Buyers were interested in both finished properties and those under construction. The secondary market accounted for 62% of all deals, the remaining 38% were unfinished properties. In June 2021, 2418 unfinished properties were sold for a total price of 3.5 billion dirhams ($950 million) and 3970 finished properties were sold for a total price of 11.29 billion dirhams ($3.1 billion).
This growth was mainly due to improving economic conditions and the introduction of a new government policy of issuing long-term visas to investors and highly-skilled specialists.
Laws to Protect Buyers
Emirate authorities adopted legislation in 2021 that protected buyers of real estate. The goal of the innovations was to make the market even more appealing for new investments.
How UAE Laws Protect Real Estate Buyers:
- developers are only allowed to charge administrative fees that have been approved by the municipality; developers can only sell properties under construction on the condition that they own the developed land;
- developers are penalised if the construction end date is more than six months overdue. In the case of a more significant delay, the law allows for the withdrawal of the property and for a new developer to take over;
- there is a 10-year warranty for construction;
- property owners may form an association for real estate owners;
- if a buyer suffers a significant loss, they may cancel the deal and receive a full refund.

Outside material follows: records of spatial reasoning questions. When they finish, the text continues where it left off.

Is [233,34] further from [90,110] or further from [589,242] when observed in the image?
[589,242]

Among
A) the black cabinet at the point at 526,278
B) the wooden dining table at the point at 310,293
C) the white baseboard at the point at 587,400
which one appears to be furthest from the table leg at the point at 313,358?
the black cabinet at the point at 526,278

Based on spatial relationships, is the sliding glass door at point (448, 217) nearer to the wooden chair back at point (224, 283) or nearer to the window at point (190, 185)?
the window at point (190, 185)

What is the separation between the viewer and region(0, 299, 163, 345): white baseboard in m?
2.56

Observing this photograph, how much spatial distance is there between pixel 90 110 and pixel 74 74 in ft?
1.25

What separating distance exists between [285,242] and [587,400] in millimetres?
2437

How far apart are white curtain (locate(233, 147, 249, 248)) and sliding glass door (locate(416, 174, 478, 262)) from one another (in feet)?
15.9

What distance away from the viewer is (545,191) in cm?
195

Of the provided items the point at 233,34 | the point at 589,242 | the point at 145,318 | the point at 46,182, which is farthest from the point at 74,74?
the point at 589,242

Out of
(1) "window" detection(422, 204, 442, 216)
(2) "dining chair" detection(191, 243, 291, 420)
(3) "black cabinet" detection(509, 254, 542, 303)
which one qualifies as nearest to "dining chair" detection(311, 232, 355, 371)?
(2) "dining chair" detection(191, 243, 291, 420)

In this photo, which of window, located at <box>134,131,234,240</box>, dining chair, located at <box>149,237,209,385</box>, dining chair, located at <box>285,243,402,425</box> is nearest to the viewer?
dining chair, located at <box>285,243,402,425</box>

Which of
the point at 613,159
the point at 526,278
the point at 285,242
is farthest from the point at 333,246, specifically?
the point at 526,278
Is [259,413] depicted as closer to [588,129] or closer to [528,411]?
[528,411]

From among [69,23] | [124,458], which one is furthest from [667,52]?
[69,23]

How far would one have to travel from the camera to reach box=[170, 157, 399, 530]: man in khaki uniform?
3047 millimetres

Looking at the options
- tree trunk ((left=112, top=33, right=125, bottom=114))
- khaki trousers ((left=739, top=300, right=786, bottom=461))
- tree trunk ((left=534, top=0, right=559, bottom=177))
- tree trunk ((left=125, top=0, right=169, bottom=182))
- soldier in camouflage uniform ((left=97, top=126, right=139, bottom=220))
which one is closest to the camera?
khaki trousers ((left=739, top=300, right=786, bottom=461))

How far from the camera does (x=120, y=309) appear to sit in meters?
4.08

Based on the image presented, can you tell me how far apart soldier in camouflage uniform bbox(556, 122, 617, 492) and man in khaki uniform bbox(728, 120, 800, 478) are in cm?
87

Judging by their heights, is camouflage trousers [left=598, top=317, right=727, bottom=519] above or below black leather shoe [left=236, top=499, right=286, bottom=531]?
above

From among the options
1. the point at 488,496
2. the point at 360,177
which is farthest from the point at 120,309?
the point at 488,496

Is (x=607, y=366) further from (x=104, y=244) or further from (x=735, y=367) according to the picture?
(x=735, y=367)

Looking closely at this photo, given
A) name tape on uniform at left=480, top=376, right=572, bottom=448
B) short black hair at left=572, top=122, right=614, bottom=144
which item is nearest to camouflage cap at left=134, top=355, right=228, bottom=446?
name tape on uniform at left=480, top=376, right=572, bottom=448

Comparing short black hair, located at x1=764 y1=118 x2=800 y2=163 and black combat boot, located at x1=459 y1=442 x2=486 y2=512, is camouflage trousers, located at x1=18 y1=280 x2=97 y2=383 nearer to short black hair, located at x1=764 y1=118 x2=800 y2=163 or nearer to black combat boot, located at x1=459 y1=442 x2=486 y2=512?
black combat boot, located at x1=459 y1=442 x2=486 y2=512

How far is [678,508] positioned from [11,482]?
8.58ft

A new system for issuing long-term visas was introduced in 2019. It applies to foreign investors (including those who invested in property), highly-skilled specialists (doctors, scientists, inventors, and people working in the arts). Depending on the volume of investments, the visas are issued for five or 10 years and are renewed automatically.
According to a CNBC report, 2021 was a record year: the total sum of all deals amounted to $35 billion. This was the highest amount since the crisis of 2008.
Dubai Real Estate Market Overview for 2022
According to a Bloomberg report, prices for elite real estate in Dubai grew by 89% in the last 12 months. The prices more than doubled in the most sought-after neighbourhoods, such as Palm Jumeirah, Jumeirah Bay and Emirates Hills. In June, for example, a villa in Palm Jumeirah was sold for a record $82 million. Arabian Business data showed that real estate revenue in Dubai in September crossed the mark of $325 million in two days: 386 properties were sold, of which 341 were apartments and villas in luxurious closed complexes in different parts of the emirate’s capital.
The cost of elite Dubai real estate keeps growing: in the third quarter of 2022, prices surged by 29%. That was caused by a constant influx of wealthy foreigners who tend to settle in the best neighbourhoods. An important role was played by Russian citizens who moved to Dubai to hold onto their assets.
What’s in Store for the Real Estate Market in 2023
Forecasts for 2023 vary. Some believe that the boom might soon end. According to a survey conducted by Reuters, residential property prices in Dubai may drop by 3% in 2023. Other researchers believe that market growth will slow down. The prices will keep growing but the growth figures will settle at around 4.5% and 3.0% in 2023 and 2024 respectively. The market is expected to stabilise and provide investors with good protection against inflation.
In a Nutshell
There are no indicators that the Dubai real estate market will collapse. Even if price growth slows down, or if prices decrease slightly, this will not have any significant impact on the situation. Stable demand and continuous efforts from the authorities to keep clients interested in local real estate will perpetuate a favourable investment climate in the emirate.